- _ACTIVITY LIST_:
- 1) Rewrite everything in the passage on Ukraine's Territorial Defense Forces from "Ukraine’s civilians-turned-soldiers have" down to "had done it.", changing "squad" to "unit".
- 2) Answer these questions using the passage on Ukraine's Territorial Defense Forces:
(a) On what date did the former civilians stand on the border with the Russian Federation?
(b) What colors was the demarcation post they stuck into the dirt?
(c) Which battalion and brigade did the spokesman officer name?
- 3) Continue the passage on Ukraine's Territorial Defense Forces from the point where it stops.

- _PASSAGE SHOWN_:
BEGIN
Ukraine’s civilians-turned-soldiers have been a crucial component in pushing back Russian invaders. Kyiv Post takes a closer look at the Territorial Defense Forces.
At the time, it was a bit of a miracle. On April 15, a squad of tired, dirty but jubilant former civilians stood on the border between Ukraine’s northeastern Kharkiv region, and the Russian Federation.
Probably for the first time in the war, Russian forces had been compelled at gunpoint to leave Ukrainian soil. A squad of Ukrainian scouts, snipers and border troops marked the event by sticking a yellow-and-blue demarcation post into the dirt on the edge of Ukrainian territory. They even recorded a YouTube video to make sure everyone in the world knew exactly who had done it.
“Mr. President… We are here! We are the 127th Battalion, 227th Territorial Defense Brigade,” a spokesman officer said. “We are on the border of the Russian Federation occupying Ukraine! We are here!”
END
- _LISTED ENTRIES_:
BEGIN
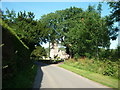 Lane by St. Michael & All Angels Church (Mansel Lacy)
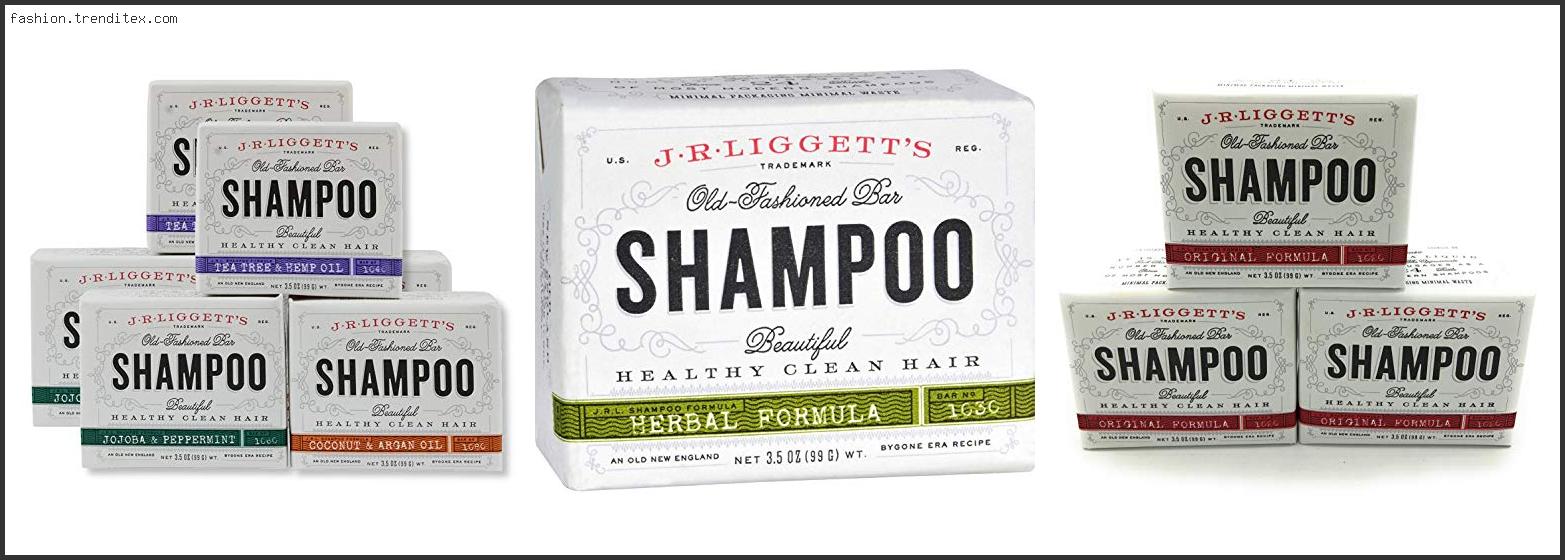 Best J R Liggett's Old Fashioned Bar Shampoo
END
BEGIN
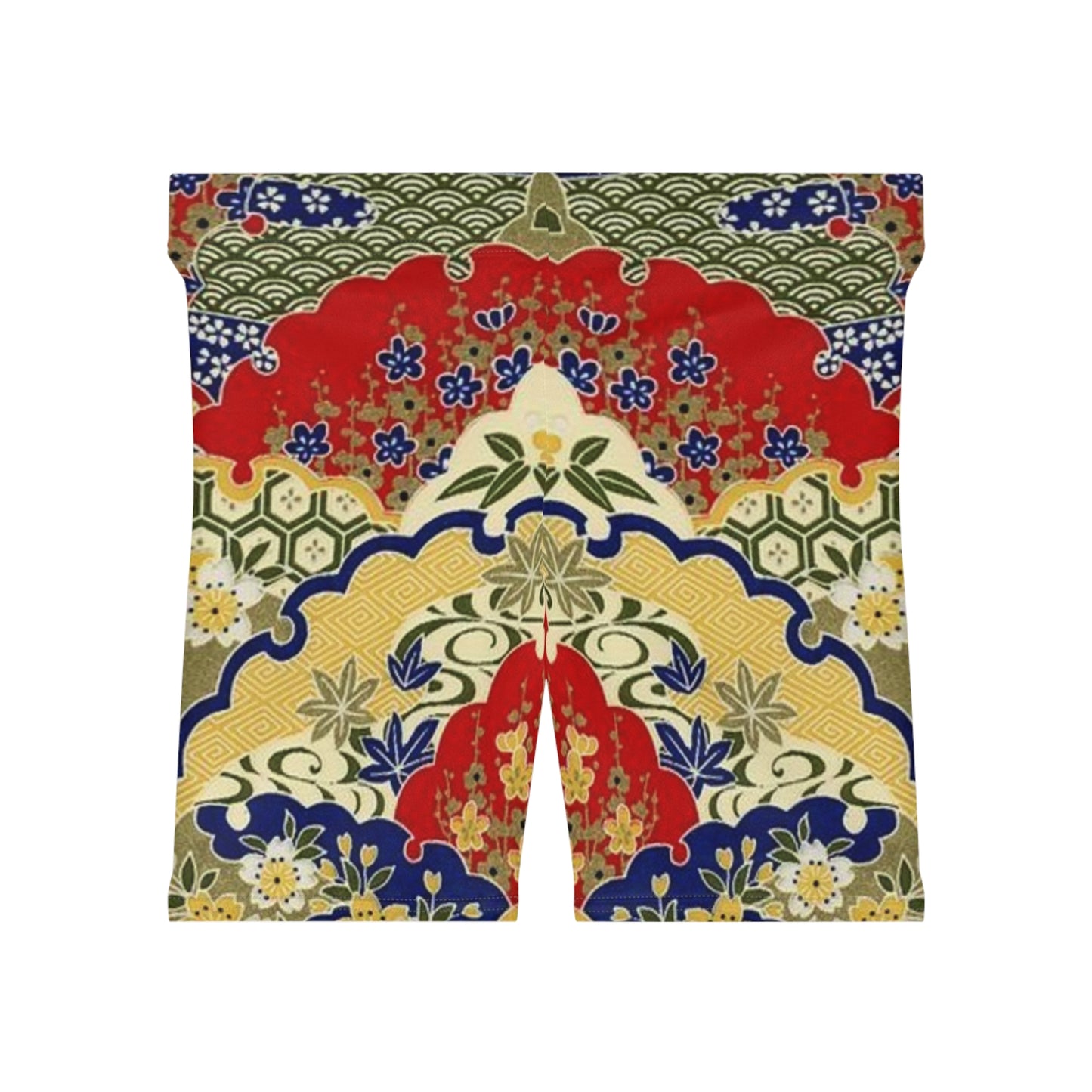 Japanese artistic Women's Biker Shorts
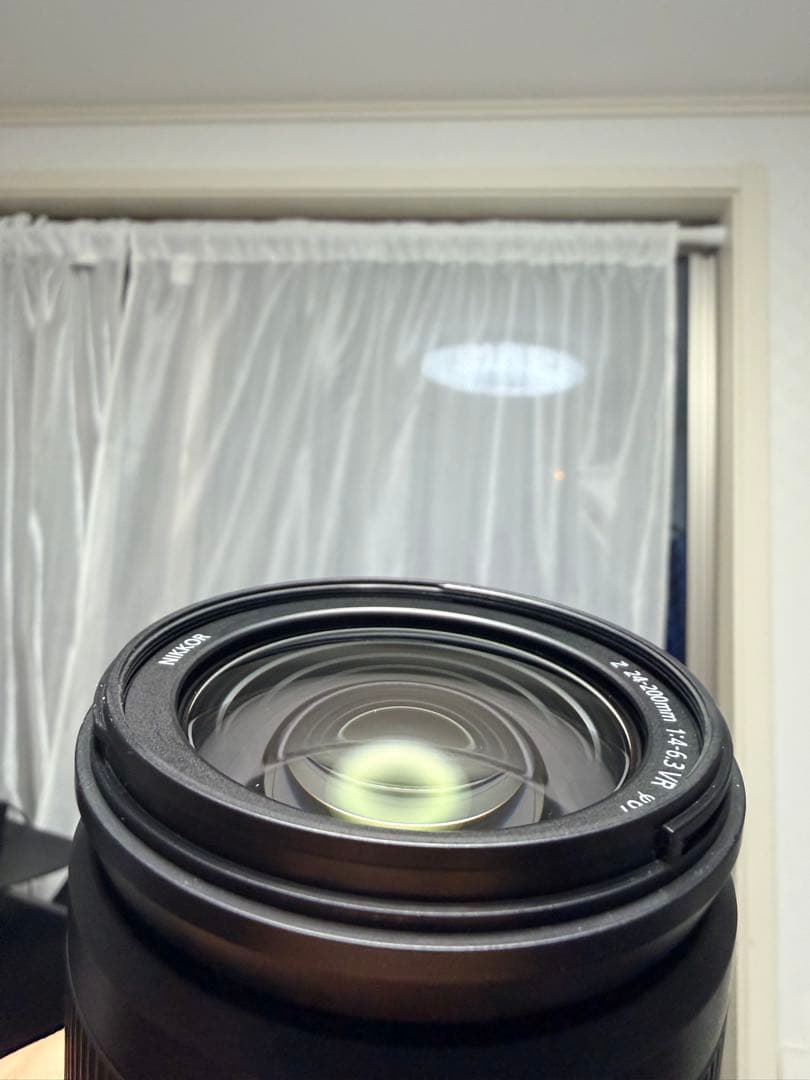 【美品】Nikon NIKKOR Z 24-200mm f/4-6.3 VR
END
- _SET OF ANSWERS_:
- 1)
Ukraine’s civilians-turned-soldiers have been a crucial component in pushing back Russian invaders. Kyiv Post takes a closer look at the Territorial Defense Forces.
At the time, it was a bit of a miracle. On April 15, a unit of tired, dirty but jubilant former civilians stood on the border between Ukraine’s northeastern Kharkiv region, and the Russian Federation.
Probably for the first time in the war, Russian forces had been compelled at gunpoint to leave Ukrainian soil. A unit of Ukrainian scouts, snipers and border troops marked the event by sticking a yellow-and-blue demarcation post into the dirt on the edge of Ukrainian territory. They even recorded a YouTube video to make sure everyone in the world knew exactly who had done it.

- 2)
(a) April 15
(b) Yellow and blue
(c) The 127th Battalion, 227th Territorial Defense Brigade

- 3)
The 127th was, and is, a locally recruited Ukrainian home defense unit, armed mostly with small arms and hand-held anti-tank missiles. For some 50 days, they had fought, starting outside the villages and towns where their families lived, from the central part of the Kharkiv region all the way to the international border, pushing back Russian army tanks and mechanized infantry.
On November 18 another scout unit from 127th Battalion showed up on the Russian border in north Kharkiv region, and raised a Ukrainian flag to the top of a guard tower. They made a YouTube video of that as well.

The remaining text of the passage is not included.